Date Completed: 15/12/2016

Interior Designer: Staffan Tollgard – Lead Designer: Keisha Hulsey

Architect: PEEK Architecture + Design

The prized ingredients of a grand family home have been laterally re-strung to create a unique and contemporary masterpiece on an iconic London crescent. Lateral luxury presents a logistical and geographical problem for the London property market. On the one hand, property developers are meeting the demands of modern buyers for wide, open living spaces on one floor by building new buildings. On the other hand, some still crave the grandeur, romance, and importance of buildings from a previous age, nestled in the heart of London’s most prized locations. These buildings are not wide, and staircases are architecturally ubiquitous. This apartment in one of London’s most sought-after Knightsbridge garden crescent offers another answer.

By combining four apartments, three of them showcased in one beautifully rhythmic series of entertaining spaces across a single floor, Staffan Tollgard Design Group have helped create a new form of luxury lateral living on an iconic crescent. The apartment’s listed building status proved a catalyst for design innovation; Design Director Keisha Hulsey and her team worked with PEEK Architecture + Design, scrutinising layout permutations in order to rationalise a living experience that could perfectly meet the logistical and social demands of an unknown buyer. Staffan Tollgard were respectful of the architectural integrity of each apartment; reinstating original fireplaces, maintaining ceiling beams, cornices and the cellular structure of the original spaces. Yet through a judicious selection of contemporary finishes also created a new, coherent design journey, moving from a lighter to darker palette in the entertaining to the more private spaces, a play on light and shade that has created significant interest and drama. From four neighbouring apartments in three adjacent buildings the designers effectively and efficiently altered the orientation from portrait to landscape, offering a discerning audience an enfilade of three grand entertaining spaces; master suite with separate dressing areas; 5 further ensuite bedrooms, private study, wellness area comprising gym, massage room, sauna and steam rooms and an outdoor terrace housed in an annexed lower ground capsule apartment. The prized components of a grand family home have been laterally re-strung to create a unique and contemporary masterpiece.

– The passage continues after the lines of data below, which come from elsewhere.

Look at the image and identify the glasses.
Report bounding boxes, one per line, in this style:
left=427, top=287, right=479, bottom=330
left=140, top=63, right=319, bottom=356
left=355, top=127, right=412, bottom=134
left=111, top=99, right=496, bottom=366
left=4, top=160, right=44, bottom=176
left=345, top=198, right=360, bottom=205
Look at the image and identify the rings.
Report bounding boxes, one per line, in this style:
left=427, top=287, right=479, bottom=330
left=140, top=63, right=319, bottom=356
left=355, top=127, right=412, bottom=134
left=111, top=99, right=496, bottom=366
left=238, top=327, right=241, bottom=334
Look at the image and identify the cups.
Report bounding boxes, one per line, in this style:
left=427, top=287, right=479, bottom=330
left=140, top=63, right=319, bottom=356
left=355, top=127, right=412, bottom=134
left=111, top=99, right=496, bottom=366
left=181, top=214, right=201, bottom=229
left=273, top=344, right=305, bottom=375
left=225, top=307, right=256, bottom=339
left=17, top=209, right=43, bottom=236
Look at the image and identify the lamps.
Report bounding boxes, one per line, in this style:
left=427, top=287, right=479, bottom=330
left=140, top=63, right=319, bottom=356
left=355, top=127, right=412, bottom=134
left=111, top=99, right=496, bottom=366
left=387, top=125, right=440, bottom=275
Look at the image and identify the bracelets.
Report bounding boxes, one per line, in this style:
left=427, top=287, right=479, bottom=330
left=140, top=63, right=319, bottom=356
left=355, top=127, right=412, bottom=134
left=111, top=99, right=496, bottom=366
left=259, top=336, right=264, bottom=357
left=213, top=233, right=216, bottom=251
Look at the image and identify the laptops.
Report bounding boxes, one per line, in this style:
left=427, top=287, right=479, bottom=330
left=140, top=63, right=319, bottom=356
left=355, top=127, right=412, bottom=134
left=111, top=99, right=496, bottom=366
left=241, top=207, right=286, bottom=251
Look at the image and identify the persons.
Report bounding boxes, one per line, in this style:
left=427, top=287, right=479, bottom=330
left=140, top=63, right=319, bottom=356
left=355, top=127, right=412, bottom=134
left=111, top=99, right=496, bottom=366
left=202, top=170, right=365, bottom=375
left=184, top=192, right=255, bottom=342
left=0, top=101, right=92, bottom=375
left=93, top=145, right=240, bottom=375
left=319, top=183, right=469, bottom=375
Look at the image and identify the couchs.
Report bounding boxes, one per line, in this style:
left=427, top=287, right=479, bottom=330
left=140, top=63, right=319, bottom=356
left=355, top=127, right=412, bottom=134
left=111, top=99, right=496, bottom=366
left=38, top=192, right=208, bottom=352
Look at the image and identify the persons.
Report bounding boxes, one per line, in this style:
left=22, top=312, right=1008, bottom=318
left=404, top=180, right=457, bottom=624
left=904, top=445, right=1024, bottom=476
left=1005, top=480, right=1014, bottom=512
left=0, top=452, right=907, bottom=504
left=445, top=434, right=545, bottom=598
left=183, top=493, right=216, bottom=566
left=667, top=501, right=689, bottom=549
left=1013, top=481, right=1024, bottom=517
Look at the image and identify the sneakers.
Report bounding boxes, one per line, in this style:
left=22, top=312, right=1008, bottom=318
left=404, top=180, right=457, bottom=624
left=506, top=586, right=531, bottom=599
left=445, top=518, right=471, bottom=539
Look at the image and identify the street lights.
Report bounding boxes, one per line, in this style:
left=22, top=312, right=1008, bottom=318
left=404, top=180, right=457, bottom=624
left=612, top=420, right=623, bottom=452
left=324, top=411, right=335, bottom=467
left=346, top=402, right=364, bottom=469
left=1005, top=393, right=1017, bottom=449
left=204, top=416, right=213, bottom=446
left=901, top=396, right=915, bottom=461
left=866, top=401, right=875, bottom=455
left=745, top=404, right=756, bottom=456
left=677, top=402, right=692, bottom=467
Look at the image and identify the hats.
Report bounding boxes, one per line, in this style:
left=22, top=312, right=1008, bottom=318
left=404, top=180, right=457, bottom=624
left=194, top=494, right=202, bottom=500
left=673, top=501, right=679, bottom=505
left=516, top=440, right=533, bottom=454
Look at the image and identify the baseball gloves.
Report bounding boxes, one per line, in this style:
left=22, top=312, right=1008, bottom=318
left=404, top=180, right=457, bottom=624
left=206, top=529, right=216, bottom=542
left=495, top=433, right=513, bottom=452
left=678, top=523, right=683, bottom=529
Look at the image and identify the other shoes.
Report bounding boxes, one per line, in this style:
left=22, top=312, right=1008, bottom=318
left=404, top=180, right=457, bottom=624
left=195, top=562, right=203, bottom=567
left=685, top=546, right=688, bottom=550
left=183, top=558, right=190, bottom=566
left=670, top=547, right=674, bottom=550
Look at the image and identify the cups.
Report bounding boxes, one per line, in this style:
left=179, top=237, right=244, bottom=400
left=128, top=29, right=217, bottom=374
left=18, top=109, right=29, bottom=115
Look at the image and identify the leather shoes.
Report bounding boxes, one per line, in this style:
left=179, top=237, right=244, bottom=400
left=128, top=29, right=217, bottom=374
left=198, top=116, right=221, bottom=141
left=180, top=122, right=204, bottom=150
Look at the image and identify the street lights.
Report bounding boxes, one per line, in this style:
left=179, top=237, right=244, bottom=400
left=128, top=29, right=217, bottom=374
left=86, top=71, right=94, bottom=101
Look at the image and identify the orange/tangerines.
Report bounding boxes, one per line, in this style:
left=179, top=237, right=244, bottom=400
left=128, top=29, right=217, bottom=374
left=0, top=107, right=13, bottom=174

Walking through the three entertaining spaces in the most important rooms of the house, looking into and over the gardens is a truly uplifting experience. Each room has been designed to make the most of its original proportions and orientation, and also to work together as a series of spaces in which to relax and entertain. The first is a relaxed yet elegant reception room that invisibly conceals the inescapable AV requirements of a modern home in a wall of joinery. The second is a more formal living and dining room with a fireplace at each end, effortlessly accommodating a 3.5m dining table and a free-standing bar from Italian ateliers Emmemobili and Promemoria. At the end of the enfilade lies the designers favourite space. A truly professional cooking experience from Electrolux Grande Cuisine has been literally carved into glowing Taj Mahal stone by Eggersman’s expert and exacting interpretation of our design. To either side of the fireplace and along the interior wall a bespoke joinery design uses back-lit stone and dark veneered panels to highlight and conceal; seamlessly revealing a hidden TV on demand, the commercial grade appliances from Grande Cuisine or indeed a hidden door into the master suite. The knowledge that this room functions a professional restaurant kitchen as well yet maintains the visual purity and beauty of a showcase space is profoundly fulfilling: truly functional sculpture.